The details are still emergent, but what we’re seeing from planning path breakers like Apple and HP is an embrace of change rather than any attempt to optimize around it. If IBP was about integration, the defining quality in Wave 4 is regeneration: a systemic ability to renew insights, profit, and planet. 

Six digitally powered, human-centered capability vectors are under development among these planning innovators to make this new wave different: 

  1. De-averaging with tuned stochastics: Using business segmentation, backed by fit-for-purpose probabilistic forecasting tools to model the unique demand-supply patterns in each product-market segment. Takeaway: Treat averages like cake: easy to consume, but empty calories. 
  2. Real options via simulation: Simulating what-if scenarios with range plans and digital twins to serve up dollarized realistic options so that the tradeoffs are clear, so that choices can be made in real time during executive IBP review. Takeaway: In the face of extreme uncertainty, assume even the most analytically sophisticated forecast is wrong.

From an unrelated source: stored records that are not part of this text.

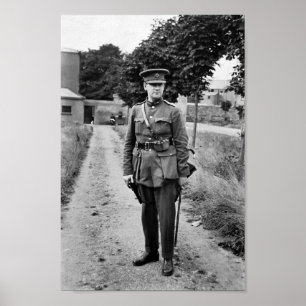 Michael Collins verkleidet in Uniform 1922 Poster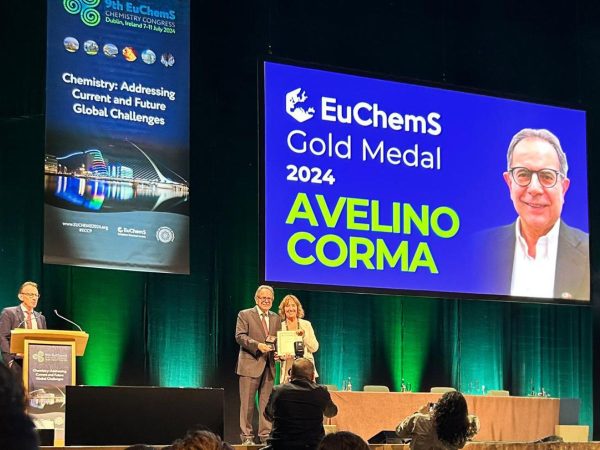 Avelino Corma recibe la Medalla de Oro de la Sociedad Europea de Química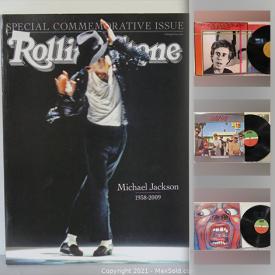 MaxSold Auction: This online auction features vinyl records & CDs from artists such as AC/DC, Louis Armstrong, Joni Mitchell, The Beatles, The Clash, Bruce Cockburn, Keith Jarrett Trio, and many others, and pet tracker, cabinet knobs, Trinket Box and much more!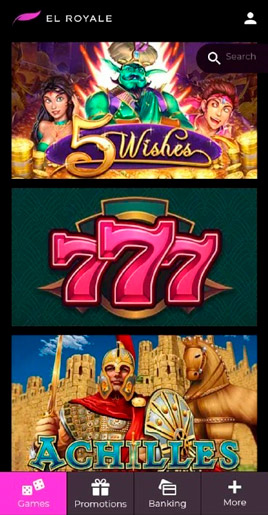 Slots in the mobile version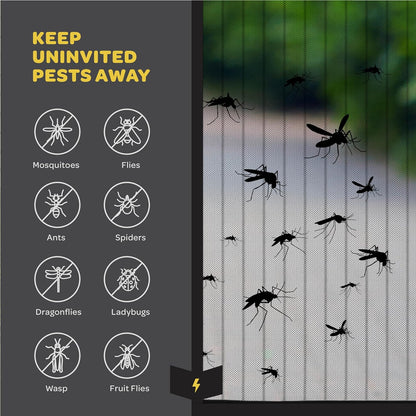 Screen Door Curtain Summer Anti Mosquito Insect
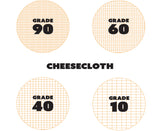 Hospeco® Unbleached Cheesecloth Box 44x36, Grade 90, Case of 10 Boxes (HOSN060-W38AU) Case of 10 Boxes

Under these conditions, scenarios enable more informed bets, leveraging the combined power of machine insights and human intuition.  

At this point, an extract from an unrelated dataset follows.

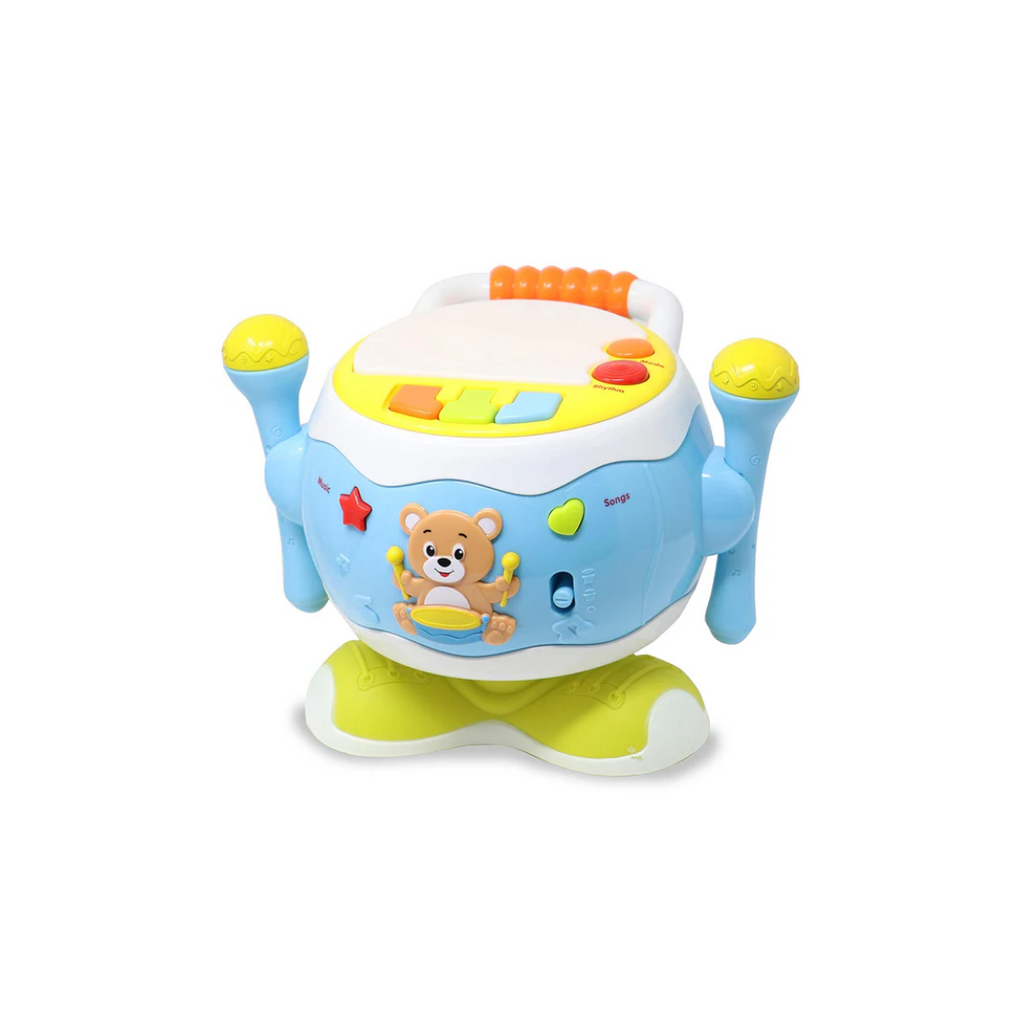 Baoli Royal Dreaming Party Happy 360Â° Rotating Drum Musical Toy Multicolor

  3. Multi-echelon connectivity via cloud and modular data: Leveraging cloud-based solutions and modular data architectures to unlock visibility to cash, customers, and carbon across more functions, more tiers in the supply-demand chain, more time horizons, and more options, quickly. Takeaway: Risk and value creation increasingly sits outside the four walls of the enterprise. Bring it in.  
  4. Auto-improvement with AI and ML: Leveraging AI and machine learning to continuously improve and regenerate models of today’s reality and tomorrow’s possibility. Takeaway: Hire smart people to train the learning machine.  
  5. DfR (Design for Regeneration): Incorporating carbon targets and carbon cost-benefit metrics in system configuration. Also, allowing evaluation of supply options in terms of recurrent revenue versus standalone purchases. Takeaway: Millennial and Gen-Z talent prioritize purpose. And lifetime value is the better profit predictor. Configure planning processes for both.  
  6. People at the center: Complementing plan productivity metrics with HR intangibles, e.g., quality of executive sponsorship, planner career acceleration, and engagement with the systems we deploy. Takeaway: Walking the talk of planning transformation, obsessing the details of career path execution, and over-investing in user-centered design.  

S&OP and IBP have added billions of dollars in shareholder value over their 20+ year span. In this next volatile era, the spoils of regenerative business planning (RBP) are likely to be equally immense. A natural first step would be to run pilots along on one of these six dimensions. Experiment to learn and make room for those exceptional planners most hungry to ride the wave.